Read more about this on my blog article ["Risks of Microsoft Teams and Microsoft 365 Groups"](https://clement.notin.org/blog/2021/03/01/risks-of-microsoft-teams-and-microsoft-365-groups/)
The `reporting.py` script will take the JSON output from `all_groups.py` and generates a CSV files allowing to quickly identify sensitive private or public groups.
## Installation
Requirement: 
1. Download the repository
2. Install requirements with
```console
pip install -r requirements.txt
```
## Usage
You will need a valid account on the tenant.

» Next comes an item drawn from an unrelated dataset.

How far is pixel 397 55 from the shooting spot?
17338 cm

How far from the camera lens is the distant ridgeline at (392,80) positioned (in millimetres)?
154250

Different authentication methods are supported:
* via login + password (MFA not supported)
```console
python all_groups.py -u myuser@example.onmicrosoft.com -p MyPassw0rd
```
* via device authentication, which supports MFA via the browser. Launch then follow instructions
```console
python all_groups.py --device-code
```
Other methods are also offered. You can read the [ROADTools documentation](https://github.com/dirkjanm/ROADtools/wiki/Getting-started-with-ROADrecon#authentication) or run the script without any argument to get help.
```console
python all_groups.py
```
That's all, you don't need more options! The script output will be in `all_groups.json` in the current directory.
Then, if you want a nicer and more concise output from this JSON, use `reporting.py` to transform it:
```console
python reporting.py
```
It automatically takes `all_groups.json` in the current directory, and outputs to `all_groups.csv` in the same directory.